19 Aralıkta uzaya fırlatılan uyduyla ilgili açıklamalarda bulunan Cumhurbaşkanı Erdoğan, “Uydu ve uzay teknolojileri çok spesifik ve nitelikli uzmanlık ve altyapı gerektiren teknolojilerdir. Ülkemizde uydu ve uzay ekosistemi nitelikli insan kaynağı ve alt yapı kurulmasına ilişkin son yıllarda Türkiye olarak önemli adımlar attık. Türksat tabiri caizse bu adımların lokomotifi oldu. 2008 yılında devreye alınan 3. Nesil Türksat 3A uydusu projesinden itibaren 4. ve 5. Nesil uydu projelerinde nitelikli insan kaynağı yetiştirilmesine yönelik eğitim ve teknoloji transferi programları uygulandı. Bu programlarda yetişen teknik uzman kadrolar, ülkemizin uydu ve uzay ekosisteminin oluşmasında, yeni insan kaynağının yetiştirilmesinde ve Türksat 6A gibi tamamen yerli imkanlarla yapımı devam etmekte olan uydu projelerinde büyük rol oynadılar ve halende oynamaya devam ediyorlar. Uydu sistemlerinin üretim, entegrasyon ve test altyapılarına ilişkin önemli yatırımlar yapıldı. Savunma Sanayi Başkanlığımız ve Türksat işbirliğiyle inşa edilen ve 2015 yılında hizmete aldığımız Uzay Sistemi Entegrasyan ve Test Merkezinde hem Türksat 6A hem de imece uydularının üretim ve test süreçleri yetişmiş insan kaynağı tarafından şu anda yürütülüyor. 19 Aralıkta uzaya gönderdiğimiz Türksat 5B uydumuzla da geçmişte atılan adımların meyvesini aldık. Elon Musk’la da görüşmeleri yaptığımızda o da adeta bizimle mutluluğunu paylaşmış oldu. Türksat 5B bünyesinde iki adet haberleşme ekipmanı, Türksat ve Aselsan mühendislerinin işbirliğiyle tasarlandı üretildi ve uzay şartlarında test edildi ve ilk defa ticari bir uydu da yüzde 100 yerli bir donanım kullanılmış oldu. Türkiye’nin uzaydaki hakları denilince 8. Cumhurbaşkanımız Turgut Özal’ı rahmetle yad etmek gerekiyor. O dönemde ortaya konan vizyon ile 31-42 ve 50 derece doğu yörüngelerinde frekans hakları elde etmenin ilk adımları atıldı. Bu gün bu yörüngeler, Türksat’ın 3.,4. Ve 5. Nesil uydularıyla etkin bir şekilde korunuyor. Yüzde 100 yerli sistem mühendisliği ve yerli imkanlarla üretimi devam eden Türksat 6A uydumuzu da inşallah 2023 Spacex şirketine ait Falcon-9 roketiyle uzaya göndereceğiz. Son yıllarda gerçekleştirdiğimiz adımlarla, yetiştirdiğimiz nitelikli insan kaynağıyla ve kurduğumuz alt yapıyla uzaydaki varlığımız güçlenecek, bu alanda ki dışa bağımlılık azalacak ve hatta bu konuda ihracat yapabilecek konuma geleceğiz” diye konuştu.

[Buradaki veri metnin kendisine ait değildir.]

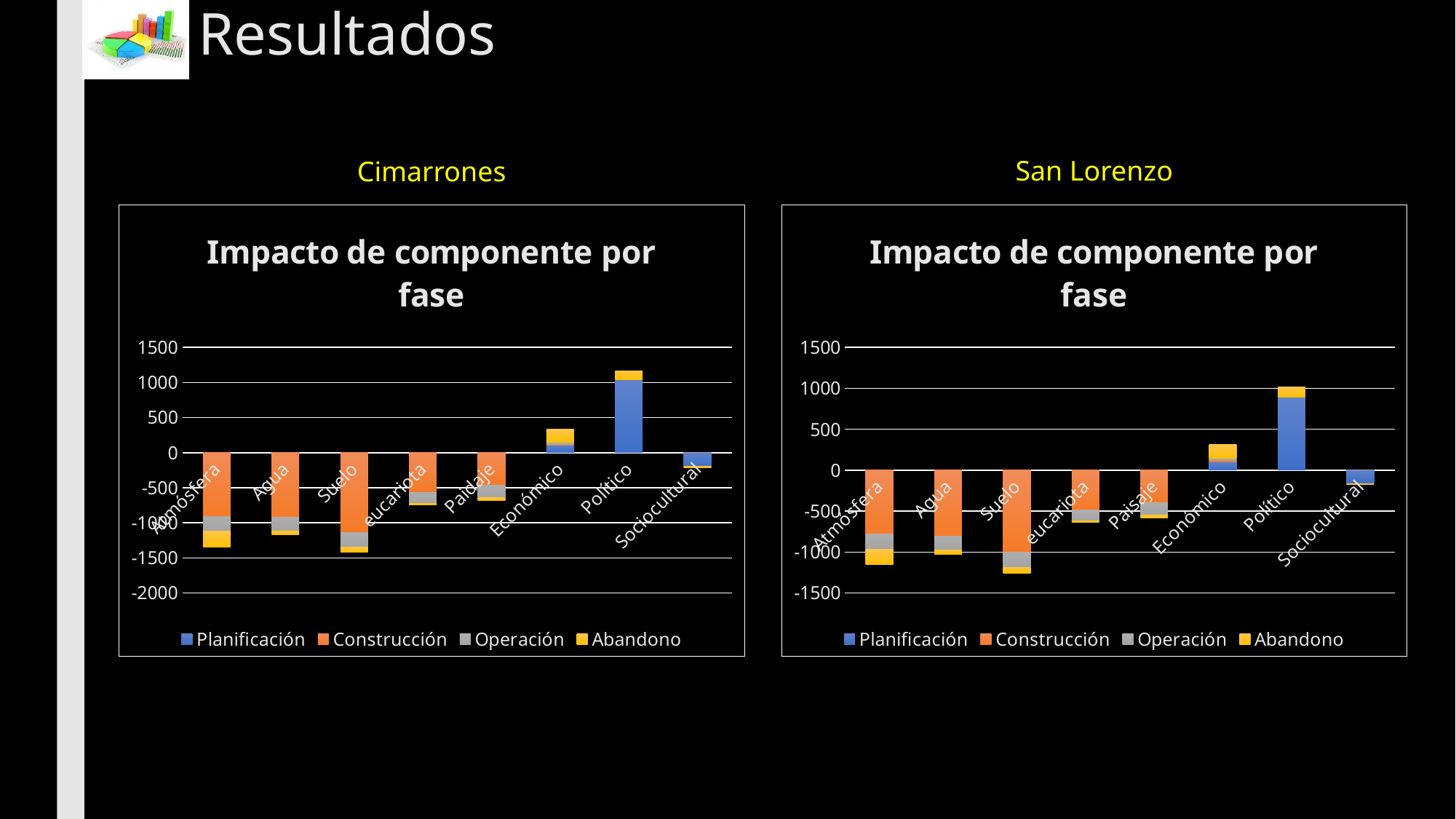
In the Cimarrones chart, is the total stacked value for Suelo greater or less than -1000? less In the San Lorenzo chart, is the total stacked value for Económico greater or less than 500? less In the Cimarrones chart, which category has the highest positive stacked value? Político How many series does the legend of the San Lorenzo chart list? 4 In the Cimarrones chart, which is larger, the stacked value for Político or for Económico? Político How many categories are shown on the x axis of the Cimarrones chart? 8 What kind of chart is the Cimarrones chart titled 'Impacto de componente por fase'? Stacked bar chart What is the title of the chart under the Cimarrones heading? Impacto de componente por fase Which series is shown in orange in the legend of the San Lorenzo chart? Construcción In the San Lorenzo chart, is the total stacked value for Suelo greater or less than -1000? less In the San Lorenzo chart, which category has the highest positive stacked value? Político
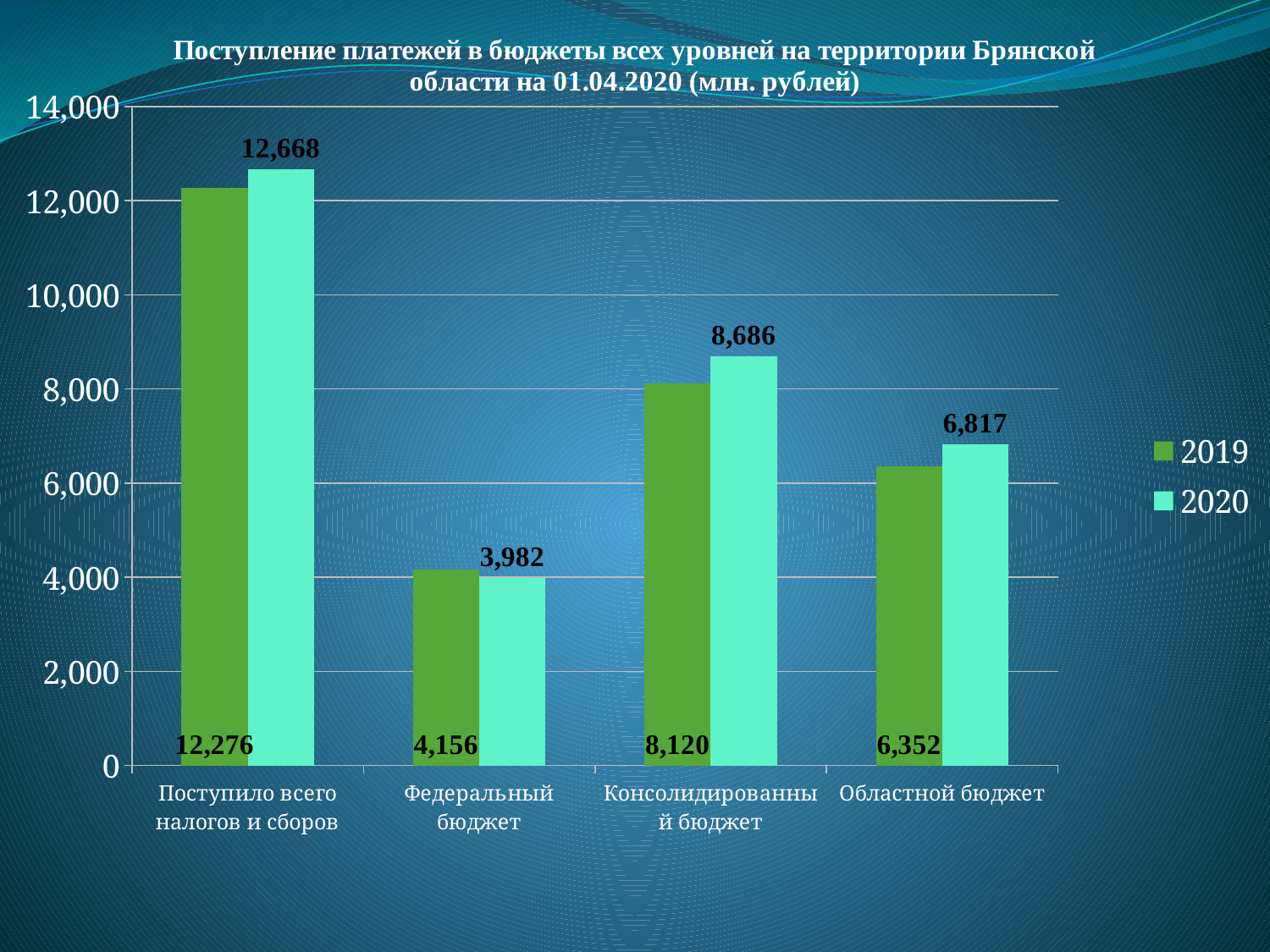
What is the 2020 value for Поступило всего налогов и сборов? 12,668 What is the difference between the 2020 and 2019 values for Консолидированный бюджет? 566 How many categories are shown on the x axis? 4 How many series does the legend list? 2 What is the difference between the 2019 and 2020 values for Федеральный бюджет? 174 What is the 2019 value for Областной бюджет? 6,352 What is the 2019 value for Федеральный бюджет? 4,156 What is the 2020 value for Консолидированный бюджет? 8,686 Which is larger for Областной бюджет, the 2019 value or the 2020 value? 2020 What kind of chart is shown on the slide? Bar chart Which category has the highest 2019 value? Поступило всего налогов и сборов Which category has the lowest 2020 value? Федеральный бюджет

“AFRİKA İLE YER ALTI VE YER ÜSTÜ ZENGİNLİKLERİYLE İLGİLİ KAZAN KAZAN ESASINA DAYALI OLARAK YÜRÜYELİM İSTİYORUZ”
Afrika ülkeleriyle ilişkilere değinen Cumhurbaşkanı Erdoğan, “Afrika’da 49 büyükelçilik açtık, onlarda adeta bu konuda bizimle rekabet içindeler, Onların şu anda 39 büyükelçiliği var. Bunları aynı şekilde devam ettiriyoruz. Hedefimiz daha ileri gitmek. Sayıları çoğaltmak. Türkiye olarak Afrika’da hemen hemen bütün ülkelere büyükelçilik açarak Afrika’nın her yerinde olalım istiyoruz. Yer altı yer üstü bütün zenginlikleriyle Afrika ile kazan kazan esasına dayalı olarak yürüyelim istiyoruz. Çünkü emperyal güçler Afrika’yı sömürdü, ama Türkiye kazan kazan esasına dayalı olarak sizde kazanın bizde kazanın diyerek oralardayız. Afrika ülkelerinin bize bu noktada bize güveni var. Beraber yapalım diyorlar” dedi.